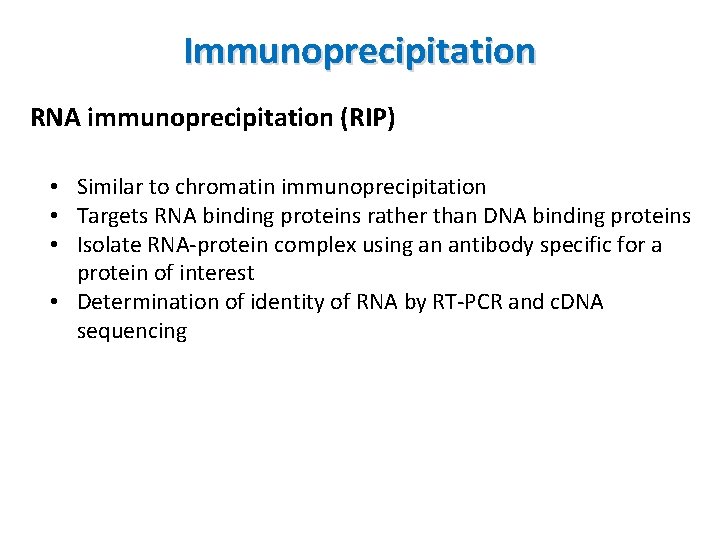 Immunoprecipitation

RNA immunoprecipitation (RIP)

• Similar to chromatin immunoprecipitation
• Targets RNA binding proteins rather than DNA binding proteins
• Isolate RNA-protein complex using an antibody specific for a protein of interest
• Determination of identity of RNA by RT-PCR and cDNA sequencing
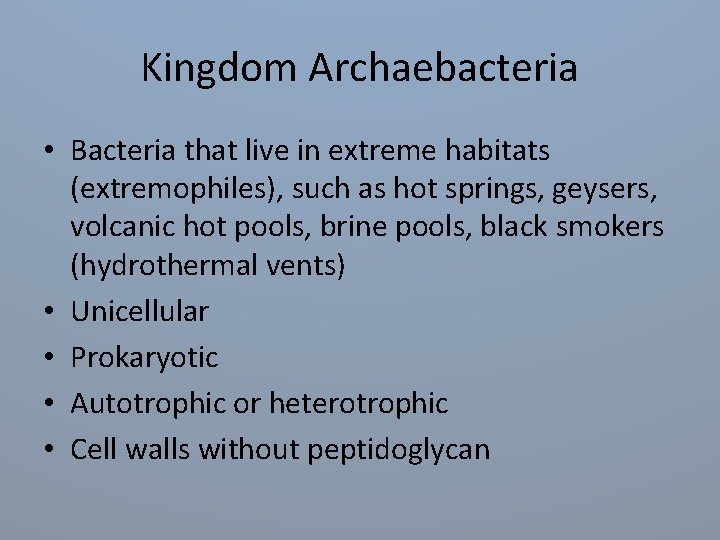 Kingdom Archaebacteria

• Bacteria that live in extreme habitats (extremophiles), such as hot springs, geysers, volcanic hot pools, brine pools, black smokers (hydrothermal vents)
• Unicellular
• Prokaryotic
• Autotrophic or heterotrophic
• Cell walls without peptidoglycan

§

● EXERCISE DESCRIPTION:
Could you write out exactly the lines from the line containing "and cDNA sequencing" to the end of the material, and nothing else? No pictures belong in the copy.

● YOUR RESPONSE:
• Determination of identity of RNA by RT-PCR and cDNA sequencing
 Kingdom Archaebacteria

• Bacteria that live in extreme habitats (extremophiles), such as hot springs, geysers, volcanic hot pools, brine pools, black smokers (hydrothermal vents)
• Unicellular
• Prokaryotic
• Autotrophic or heterotrophic
• Cell walls without peptidoglycan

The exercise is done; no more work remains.